***** Provided text *****

UNITED STATES DISTRICT COURT FOR THE EASTERN DISTRICT OF NORTH CAROLINA WESTERN DIVISION
Oct 9, 2018
NO. 5:18-CV-96-FL (E.D.N.C. Oct. 9, 2018)

Opinion

NO. 5:18-CV-96-FL

10-09-2018

WANDA S. HUDSON, Plaintiff, v. TELAMON CORPORATION, Defendant.


ORDER

This matter comes before the court on the application by plaintiff to proceed in forma pauperis ("IFP") pursuant to 28 U.S.C. § 1915(a)(1) and for frivolity review pursuant to 28 U.S.C. § 1915(e)(2)(B). Pursuant to 28 U.S.C. § 636(b)(1) and Federal Rule of Civil Procedure 72(b), United States Magistrate Judge James E. Gates entered memorandum and recommendation ("M&R"), wherein it is recommended that all claims in plaintiff's complaint be dismissed for failure to state a claim. Plaintiff objects, arguing she states claims for harassment and retaliation. Plaintiff also moves for the appointment of counsel (DE 7). In this posture, the issues raised are ripe for adjudication. The court adopts the M&R, dismisses all plaintiff's claims on frivolity review, and denies as moot plaintiff's motion for appointment of counsel as set forth herein.

STATEMENT OF THE CASE

On March 9, 2018, plaintiff, proceeding pro se, initiated this matter by filing a motion for leave to proceed in forma pauperis. Plaintiff alleges numerous violations of federal law, including claims under 1) Title VII of the Civil Rights Act of 1964 ("Title VII"), 42 U.S.C. § 2000e, et seq. and other statutes prohibiting employment discrimination; 2) the First Amendment to the United States Constitution; 3) various other federal laws; and 4) various state laws, including the North Carolina Retaliatory Employment Discrimination Act ("REDA"), N.C. Gen. Stat. § 95-240, et seq.. Plaintiff seeks reinstatement, declaratory relief, compensatory and punitive damages of $11 million, and attorney's fees.

The magistrate judge granted plaintiff's motion to proceed in forma pauperis, but recommended dismissal of plaintiff's claims. The magistrate judge reasoned that plantiff's claims for harassment and retaliation fail to state a claim because plaintiff does not allege that the harassment or retaliation against her involved discrimination against a protected class. Plaintiff objects, claiming that on the facts she was harassed and retaliated against. Plaintiff also claims she is entitled to appointment of counsel.

STATEMENT OF THE FACTS

The facts alleged in the complaint can be summarized as follows. Defendant is a corporation which receives federal funds to run a Head Start program. (Compl. at 1 ¶ 2). Plaintiff was director of the Knightdale Head Start Center which was run by defendant. (Id. at 3 ¶ 1). She worked at the center from January 17, 2017 to June 8, 2017. (Id.).

***** Dataset extract *****

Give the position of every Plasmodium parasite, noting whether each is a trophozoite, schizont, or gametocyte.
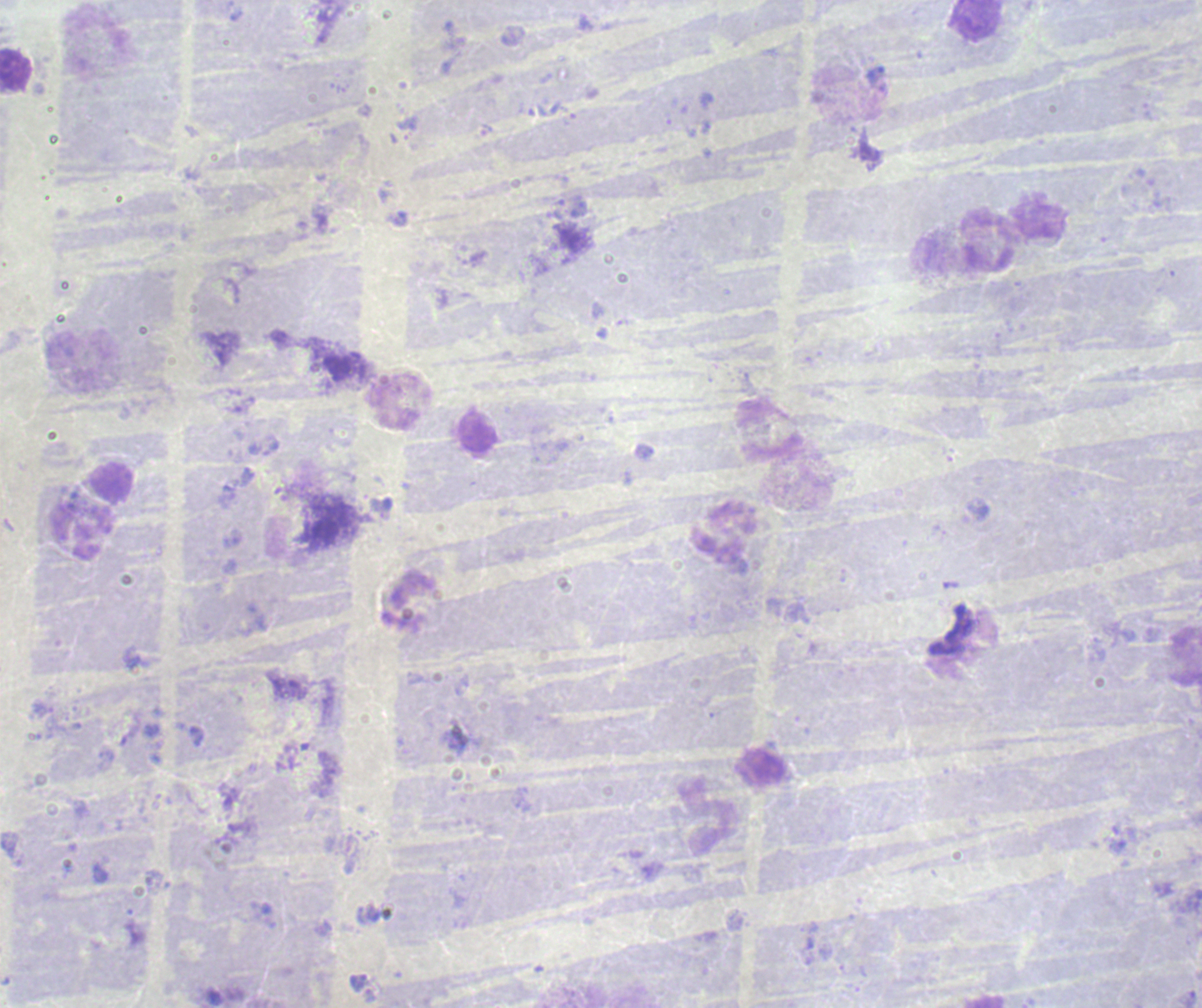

*****

_Aim 1_
Using the court order above, answer these:
(a) On what date did the plaintiff initiate the matter?
(b) What amount of compensatory and punitive damages does the plaintiff seek?
(c) Of which center was the plaintiff director?
_Aim 2_
Render this sentence from the court order in Spanish: "Defendant is a corporation which receives federal funds to run a Head Start program."
_Aim 3_
Write the next part of the court order in the Hudson v. Telamon case, picking up after its last sentence.

_Exercise result 1_
(a) March 9, 2018
(b) $11 million
(c) The Knightdale Head Start Center

_Exercise result 2_
La demandada es una corporación que recibe fondos federales para administrar un programa Head Start.

_Exercise result 3_
Plaintiff was threatened by Nanci Kocsi ("Kosci"), defendant's regional coordinator, on June 1, 2017. (Id. ¶ 17). During a staff meeting, Kocsi criticized plaintiff's leadership style and undermined plaintiff's leadership, thereby violating defendant's core values and policies. (Id. ¶ 18). Plaintiff had also previously been required by Kocsi and defendant's state director to obtain a Tuberculosis ("TB") test. (Id. ¶ 40). On June 1, 2017, plaintiff confronted Kocsi about her conduct in the staff meeting, warned Kocsi not to threaten plaintiff or her staff, and advised Kocsi that she did not have the right to speak to plaintiff or her staff that way. (Id. ¶ 20). Plaintiff also explained that there was no guarantee the health department would give her a TB test. (Id. ¶ 40). Shortly after this confrontation, Kocsi drafted a defamatory and retaliatory memo refering to the confrontation as an argument and accusing plaintiff of being resistant to Kocsi's directives. (Id. ¶ 20). The memo was delivered to plaintiff's office and plaintiff was forced to sign it. (Id. ¶ 18).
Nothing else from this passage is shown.